Please output the entries below from the line that contains "phylum: Chordata" through the final line, reproduced exactly and alone.

Input records |
┌────────

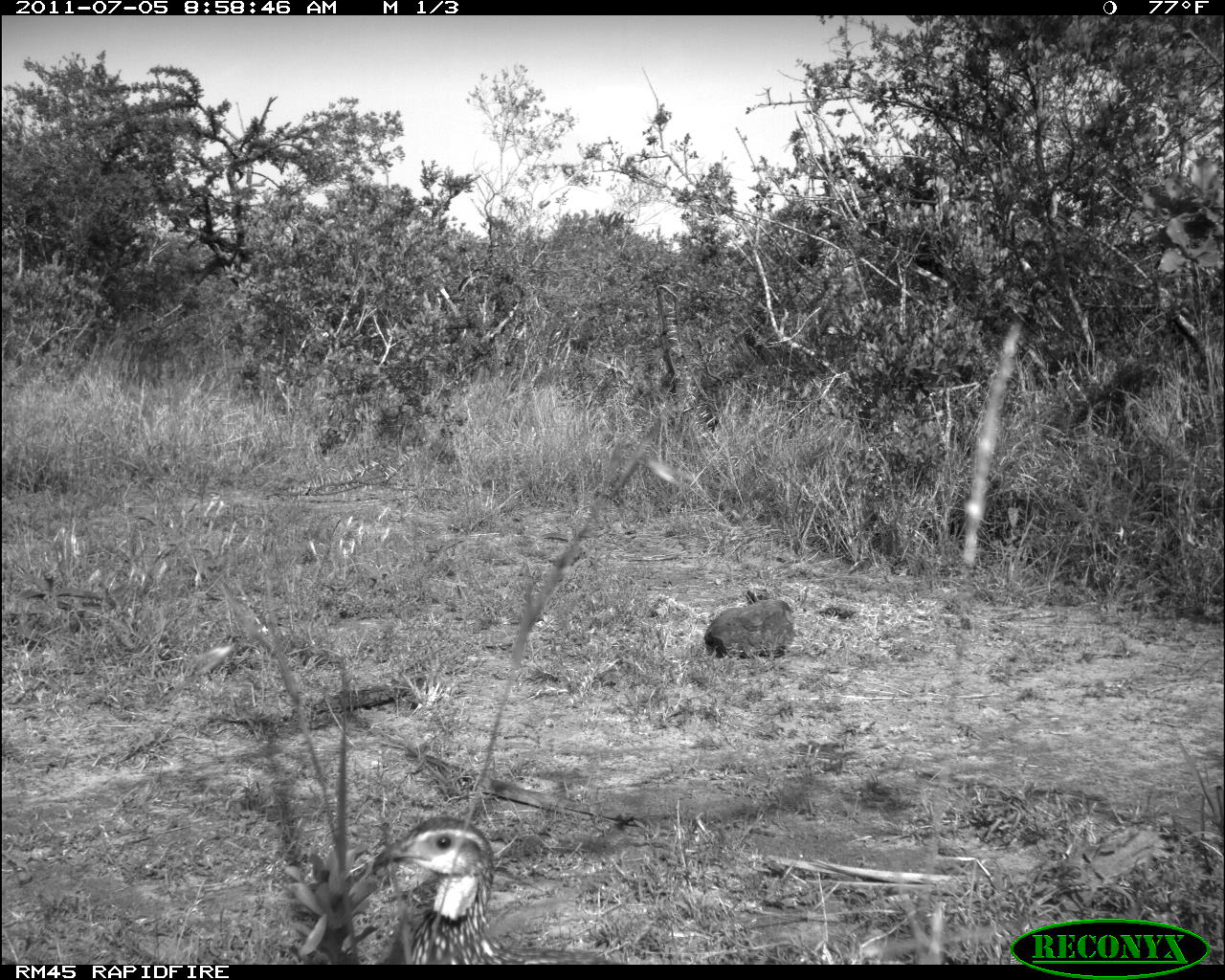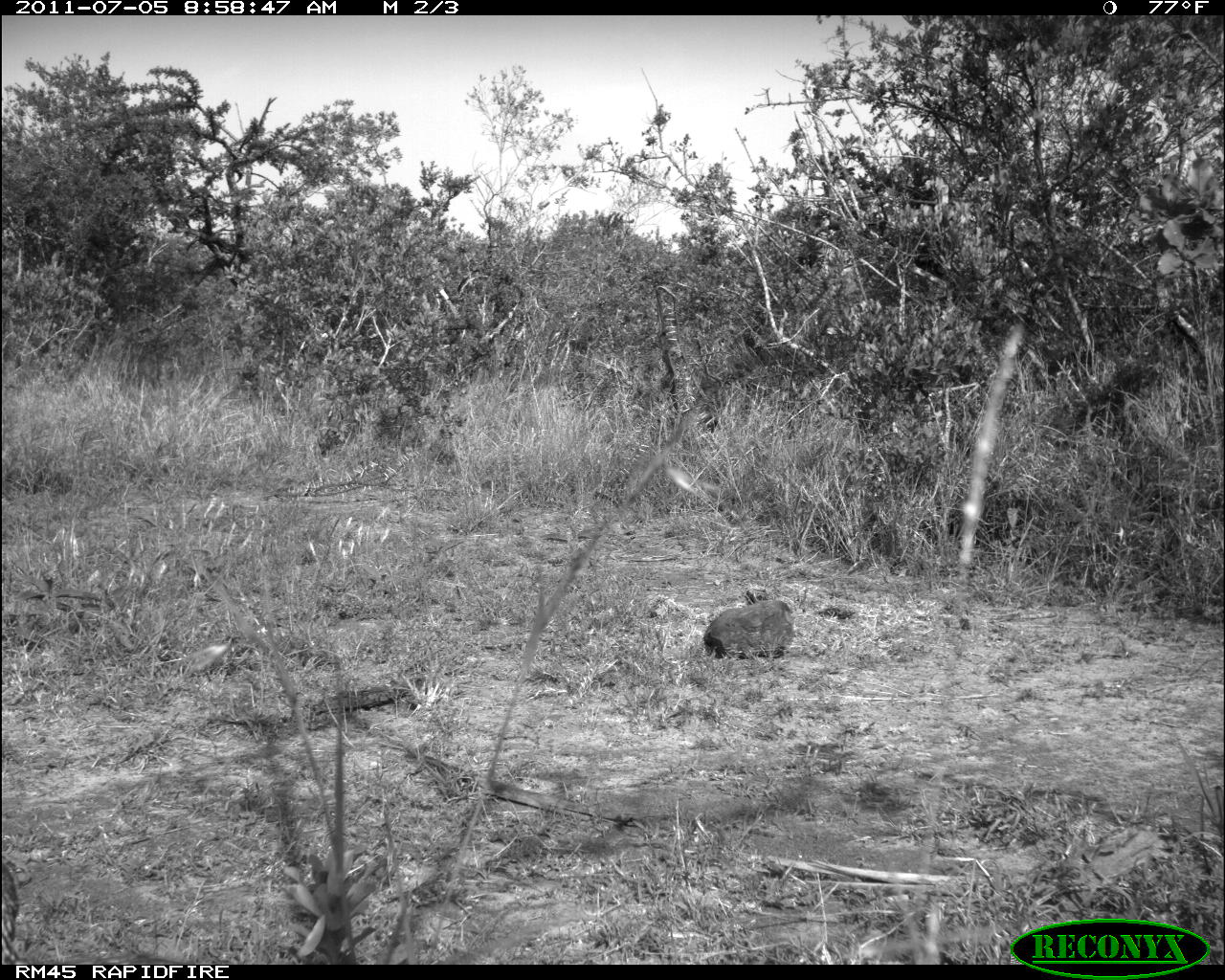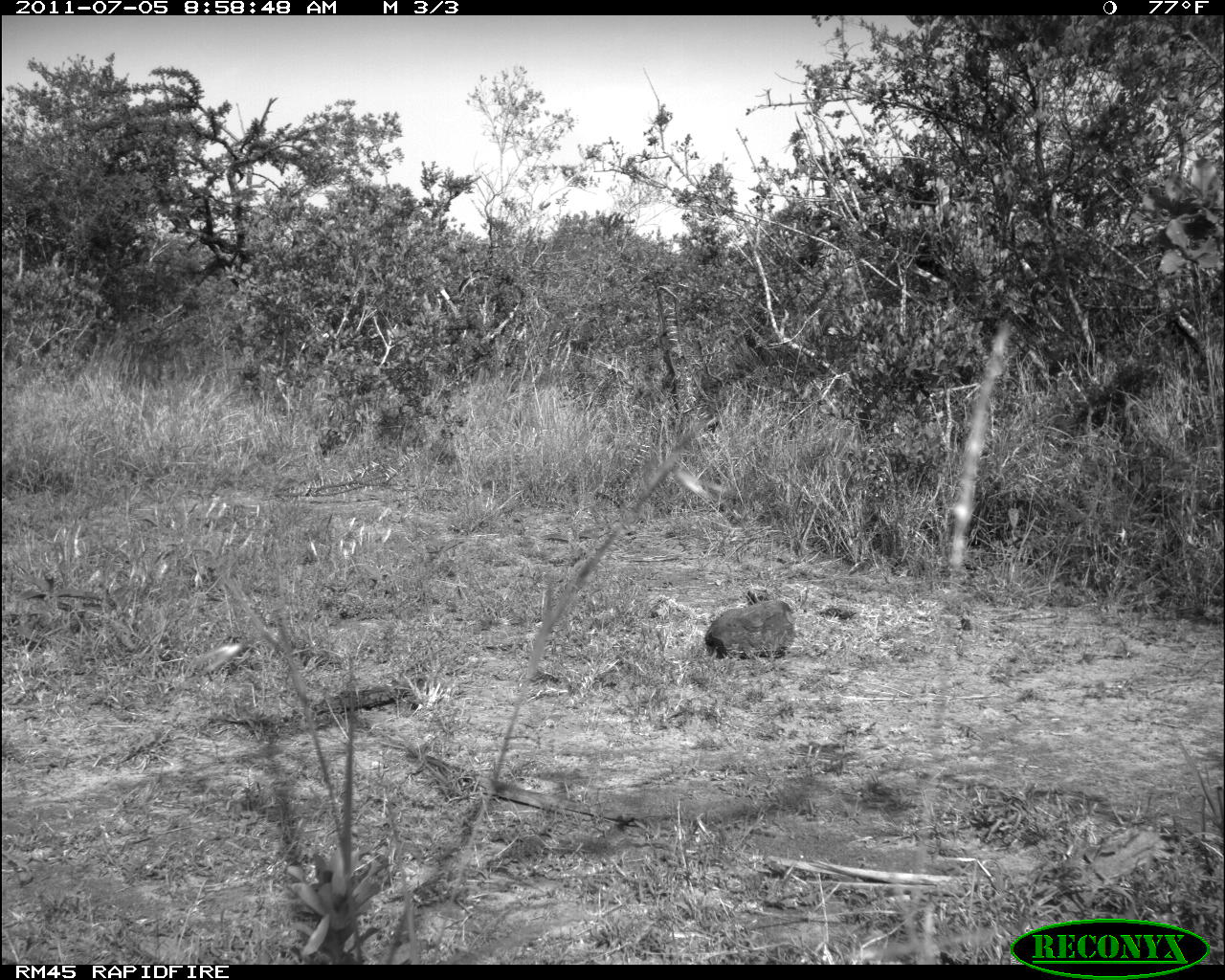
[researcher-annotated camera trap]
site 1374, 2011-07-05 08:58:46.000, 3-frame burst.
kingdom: Animalia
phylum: Chordata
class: Aves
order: Galliformes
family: Phasianidae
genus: Pternistis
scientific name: Pternistis leucoscepus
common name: yellow-necked francolin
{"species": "Pternistis leucoscepus (yellow-necked francolin)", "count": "1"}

└────────

Response to the exercise |
phylum: Chordata
class: Aves
order: Galliformes
family: Phasianidae
genus: Pternistis
scientific name: Pternistis leucoscepus
common name: yellow-necked francolin
{"species": "Pternistis leucoscepus (yellow-necked francolin)", "count": "1"}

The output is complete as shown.